# Wood Lathe Steady.



## John. B (15 Nov 2008)

My design this time.
Two pieces of 18mm ply glued together for sturdiness, some scrap hardwood (sapele in this case) a couple of squares
of MDF for the bottom slides routed to fit the lathe bed(I have a Tyme Avon)
Two coach bolts inset in the MDF under the glued rear wood block. The three arms are made from a section
of 15mm square steel from B&Q drilled and filed. The wheels are from the remains of a B&D powerfile that was scrapped.


----------



## Chris Knight (15 Nov 2008)

Sounds like a lot of drilling and filing to make the roller arms!


----------



## John.
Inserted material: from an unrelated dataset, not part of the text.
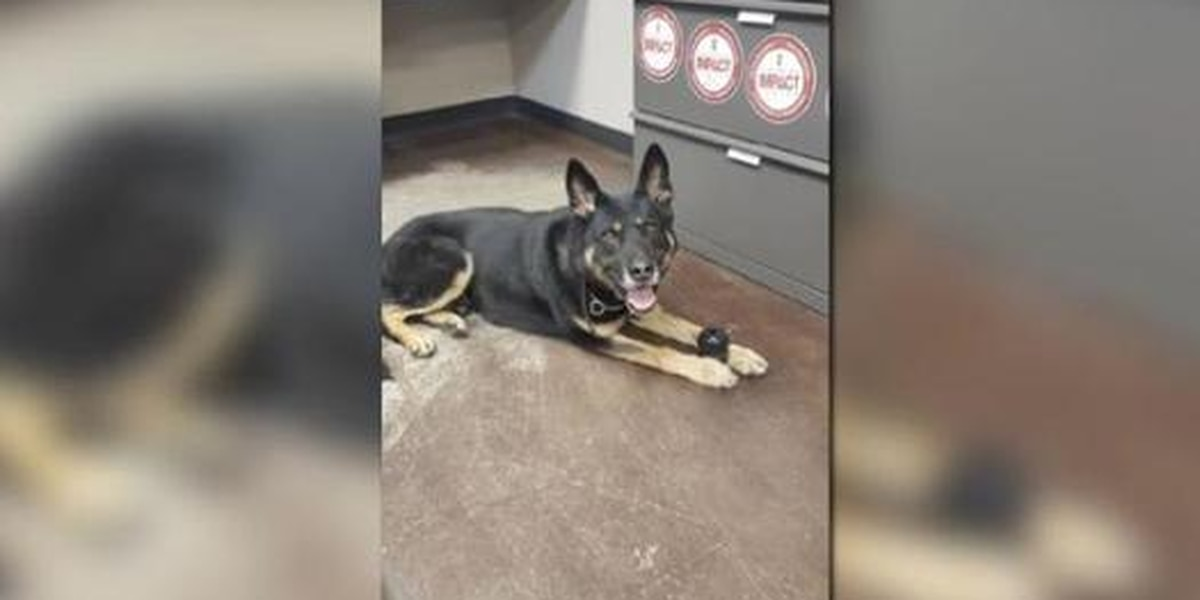 Lost K-9 bites 14-year-old Kansas boy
B (15 Nov 2008)

Not really chris,
most of the metal is removed with a small angle grinder.The remaining filing that's left to do is just rounding off the slot ends and the marks left by the grinder.
John


----------



## Chris Knight (15 Nov 2008)

John,
Well done. I was advocating use of an angle grinder for something in another thread but it didn't occur to me that it might be used in this case - duh! (homer)


----------



## Woodmagnet (15 Nov 2008)

Very nice John. =D>


----------



## OPJ (16 Nov 2008)

Looks like a very good idea to me.


----------